DOCUMENT TEXT –
Bruce Berman has been a professional photographer for over four decades. He has always worked in what some have called, “The Concerned Photographer,” style of photography. His initial documentary projects were in Chicago where he photographed Appalachian migrants to the big city, Black Panthers during the tumultuous 1960’s and the gritty street life of Chicago in its Rust Belt years.

His main work for the past thirty years, however, has concentrated on the United States/Mexico border, particularly the narrow stretch of land that encompasses El Paso, Texas and Juarez, Mexico.

After coming back from one of his earliest forays on Alameda Street on El Paso’ south side, in 1980, Berman wrote in his journal, “…I have seen a new world. It is both physical fact and mythical idea. It is a place with a line drawn through it and on each side of that line there are metaphoric mirrors that are reflecting back at each other, perhaps distorting each other, perhaps magnifying each other. It is the US/Mexican border. I will make my stand here. I will try to ‘give face,’ to this place so others can know it, perhaps, even, so those who live in it will know it more deeply.”

The aggregate result of that effort resides in two main bodies of work:  The Border Project: 1985-2007, and Juárez: Cartel War Years (2007-2012) .

 Berman lives and works deep in the borderlands of El Paso and Juárez, three blocks from the international bridge that connects Juarez and El Paso, surrounded by and isolated in the the vast lands of West Texas and northern Chihuahua. He refers to this as his “Beat in the City State of No Man’s Land.”

He continues to cover his “beat” for major publications throughout the world.

Additionally, Berman has worked as a Corporate/Industrial/Advertising photographer throughout his career, specializing in Corporate, Healthcare, and Industrial reportage for annual reports, publications and identity campaigns.

DATA RECORDS –
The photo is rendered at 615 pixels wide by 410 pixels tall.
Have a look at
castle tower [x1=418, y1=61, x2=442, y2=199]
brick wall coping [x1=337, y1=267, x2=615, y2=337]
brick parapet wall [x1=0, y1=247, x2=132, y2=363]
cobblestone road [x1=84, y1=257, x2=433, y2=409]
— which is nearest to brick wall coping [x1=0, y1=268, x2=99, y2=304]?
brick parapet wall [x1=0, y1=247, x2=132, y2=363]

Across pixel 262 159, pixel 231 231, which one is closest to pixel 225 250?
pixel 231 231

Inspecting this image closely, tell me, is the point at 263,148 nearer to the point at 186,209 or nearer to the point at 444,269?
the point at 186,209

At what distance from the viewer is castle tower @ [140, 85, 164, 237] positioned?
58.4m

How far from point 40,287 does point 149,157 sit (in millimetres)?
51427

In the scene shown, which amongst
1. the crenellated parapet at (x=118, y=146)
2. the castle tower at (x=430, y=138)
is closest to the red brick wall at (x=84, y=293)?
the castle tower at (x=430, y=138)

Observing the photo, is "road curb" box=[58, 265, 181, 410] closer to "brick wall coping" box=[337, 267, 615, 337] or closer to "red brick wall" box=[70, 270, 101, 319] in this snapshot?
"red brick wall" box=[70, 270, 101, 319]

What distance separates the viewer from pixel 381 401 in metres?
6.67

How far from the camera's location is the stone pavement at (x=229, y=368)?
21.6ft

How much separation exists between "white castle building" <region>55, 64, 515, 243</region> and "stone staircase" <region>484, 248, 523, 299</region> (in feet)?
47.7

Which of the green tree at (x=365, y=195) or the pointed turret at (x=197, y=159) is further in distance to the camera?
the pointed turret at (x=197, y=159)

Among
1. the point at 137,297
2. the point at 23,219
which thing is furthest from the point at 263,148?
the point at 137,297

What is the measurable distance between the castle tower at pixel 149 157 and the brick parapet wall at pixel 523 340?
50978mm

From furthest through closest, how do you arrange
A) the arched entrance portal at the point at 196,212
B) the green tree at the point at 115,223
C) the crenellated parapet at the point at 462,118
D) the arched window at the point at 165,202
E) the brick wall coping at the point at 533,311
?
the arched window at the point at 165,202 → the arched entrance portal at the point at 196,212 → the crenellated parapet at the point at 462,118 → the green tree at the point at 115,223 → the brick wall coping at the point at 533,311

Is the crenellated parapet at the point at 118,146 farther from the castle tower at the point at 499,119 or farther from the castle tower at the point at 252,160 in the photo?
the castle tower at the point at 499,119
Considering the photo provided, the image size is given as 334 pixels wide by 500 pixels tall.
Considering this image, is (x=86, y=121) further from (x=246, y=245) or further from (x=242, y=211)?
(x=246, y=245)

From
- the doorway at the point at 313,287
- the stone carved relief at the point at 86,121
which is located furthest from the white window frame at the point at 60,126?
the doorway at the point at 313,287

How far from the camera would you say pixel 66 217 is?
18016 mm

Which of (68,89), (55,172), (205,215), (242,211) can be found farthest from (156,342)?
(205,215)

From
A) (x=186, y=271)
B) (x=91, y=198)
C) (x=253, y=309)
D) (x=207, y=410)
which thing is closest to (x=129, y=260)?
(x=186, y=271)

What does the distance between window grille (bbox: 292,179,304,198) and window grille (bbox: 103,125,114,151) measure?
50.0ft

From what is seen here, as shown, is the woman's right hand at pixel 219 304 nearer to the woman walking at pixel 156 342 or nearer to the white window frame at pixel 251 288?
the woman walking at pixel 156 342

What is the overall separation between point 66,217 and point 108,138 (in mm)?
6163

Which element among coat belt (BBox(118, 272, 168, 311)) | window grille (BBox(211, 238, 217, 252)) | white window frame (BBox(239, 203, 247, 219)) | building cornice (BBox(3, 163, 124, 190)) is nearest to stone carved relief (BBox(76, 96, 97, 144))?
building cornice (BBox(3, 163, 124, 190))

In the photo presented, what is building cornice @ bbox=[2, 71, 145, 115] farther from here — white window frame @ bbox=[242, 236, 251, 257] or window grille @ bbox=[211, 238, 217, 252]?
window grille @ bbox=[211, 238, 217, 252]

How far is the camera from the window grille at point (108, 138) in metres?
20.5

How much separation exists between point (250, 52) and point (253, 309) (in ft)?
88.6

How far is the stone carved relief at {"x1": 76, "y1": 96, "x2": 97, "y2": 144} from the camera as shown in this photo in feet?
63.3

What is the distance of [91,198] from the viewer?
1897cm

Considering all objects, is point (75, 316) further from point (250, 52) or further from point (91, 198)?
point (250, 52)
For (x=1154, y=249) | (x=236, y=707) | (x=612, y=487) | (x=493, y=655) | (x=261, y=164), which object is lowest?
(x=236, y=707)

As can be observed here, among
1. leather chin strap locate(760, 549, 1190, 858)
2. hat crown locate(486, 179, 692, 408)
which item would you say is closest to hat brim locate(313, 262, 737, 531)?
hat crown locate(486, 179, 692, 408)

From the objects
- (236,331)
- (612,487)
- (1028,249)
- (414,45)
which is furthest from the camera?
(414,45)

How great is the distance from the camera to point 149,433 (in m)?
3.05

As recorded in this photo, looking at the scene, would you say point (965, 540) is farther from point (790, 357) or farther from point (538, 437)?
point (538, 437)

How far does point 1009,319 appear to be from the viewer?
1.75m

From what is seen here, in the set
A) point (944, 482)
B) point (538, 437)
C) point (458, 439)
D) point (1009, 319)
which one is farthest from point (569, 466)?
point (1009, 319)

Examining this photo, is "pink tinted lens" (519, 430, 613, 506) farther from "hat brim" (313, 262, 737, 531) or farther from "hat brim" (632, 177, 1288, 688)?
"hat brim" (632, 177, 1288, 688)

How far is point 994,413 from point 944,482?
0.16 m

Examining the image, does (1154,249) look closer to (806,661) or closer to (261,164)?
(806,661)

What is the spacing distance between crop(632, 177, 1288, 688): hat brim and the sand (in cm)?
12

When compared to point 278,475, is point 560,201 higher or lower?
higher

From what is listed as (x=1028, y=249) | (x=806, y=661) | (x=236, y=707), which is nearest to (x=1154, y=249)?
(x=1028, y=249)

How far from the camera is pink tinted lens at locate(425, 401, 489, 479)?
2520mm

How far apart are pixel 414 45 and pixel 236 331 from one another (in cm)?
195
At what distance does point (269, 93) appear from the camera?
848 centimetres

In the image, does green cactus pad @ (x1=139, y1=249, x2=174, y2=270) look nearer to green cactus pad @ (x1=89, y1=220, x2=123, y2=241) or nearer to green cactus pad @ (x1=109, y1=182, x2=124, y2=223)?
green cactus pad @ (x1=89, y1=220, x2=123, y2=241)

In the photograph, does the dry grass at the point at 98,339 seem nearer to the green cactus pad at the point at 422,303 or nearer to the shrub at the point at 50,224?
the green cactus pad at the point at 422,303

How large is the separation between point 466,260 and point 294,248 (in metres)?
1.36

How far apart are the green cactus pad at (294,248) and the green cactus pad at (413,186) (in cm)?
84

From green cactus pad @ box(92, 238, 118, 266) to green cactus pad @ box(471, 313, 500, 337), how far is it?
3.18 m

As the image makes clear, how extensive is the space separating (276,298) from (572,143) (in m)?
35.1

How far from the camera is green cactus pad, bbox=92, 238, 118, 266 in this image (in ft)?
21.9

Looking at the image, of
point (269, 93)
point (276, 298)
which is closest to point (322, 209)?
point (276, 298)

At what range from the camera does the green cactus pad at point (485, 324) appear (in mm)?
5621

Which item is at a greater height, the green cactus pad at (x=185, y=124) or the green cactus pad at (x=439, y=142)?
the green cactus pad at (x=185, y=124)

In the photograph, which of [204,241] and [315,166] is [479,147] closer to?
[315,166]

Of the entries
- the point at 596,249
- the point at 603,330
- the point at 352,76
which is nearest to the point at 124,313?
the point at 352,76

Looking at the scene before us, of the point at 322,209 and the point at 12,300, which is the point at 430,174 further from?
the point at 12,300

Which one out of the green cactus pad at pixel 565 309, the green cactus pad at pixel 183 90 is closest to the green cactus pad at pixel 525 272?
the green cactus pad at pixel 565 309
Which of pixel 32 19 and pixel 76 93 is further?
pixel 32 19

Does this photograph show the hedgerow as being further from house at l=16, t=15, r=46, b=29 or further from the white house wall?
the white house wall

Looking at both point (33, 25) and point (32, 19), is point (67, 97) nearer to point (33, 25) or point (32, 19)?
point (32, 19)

PROBLEMS –
- 1) Set down everything in the Bruce Berman biography from "Berman lives and" down to "throughout the world.", word for word.
- 2) Please take the Bruce Berman biography further, starting after its final sentence.

PER-TASK ANSWERS –
- 1)
Berman lives and works deep in the borderlands of El Paso and Juárez, three blocks from the international bridge that connects Juarez and El Paso, surrounded by and isolated in the the vast lands of West Texas and northern Chihuahua. He refers to this as his “Beat in the City State of No Man’s Land.”

He continues to cover his “beat” for major publications throughout the world.

- 2)
When asked if he sees a disparity between his corporate and photojournalistic pursuits, he replies, “It’s all story-telling. Some have more personal meaning, to me, than others. They’re all interesting.”

Lastly and with great pleasure, since 2008, Berman has added “teacher” to his name. He is now a tenured Associate Professor of photojournalism at New Mexico State University (NMSU), 40 miles north of the El Paso/ Juárez  ports of entry, in Las Cruces, NM. His teaching concentration is on Documentary Photojournalism and multimedia reporting.

In his documentary classes he states, “I want you to use documentary photography as an instrument of education -not self expression- so that you can matter in this world.”

He tries to adhere to what he teaches.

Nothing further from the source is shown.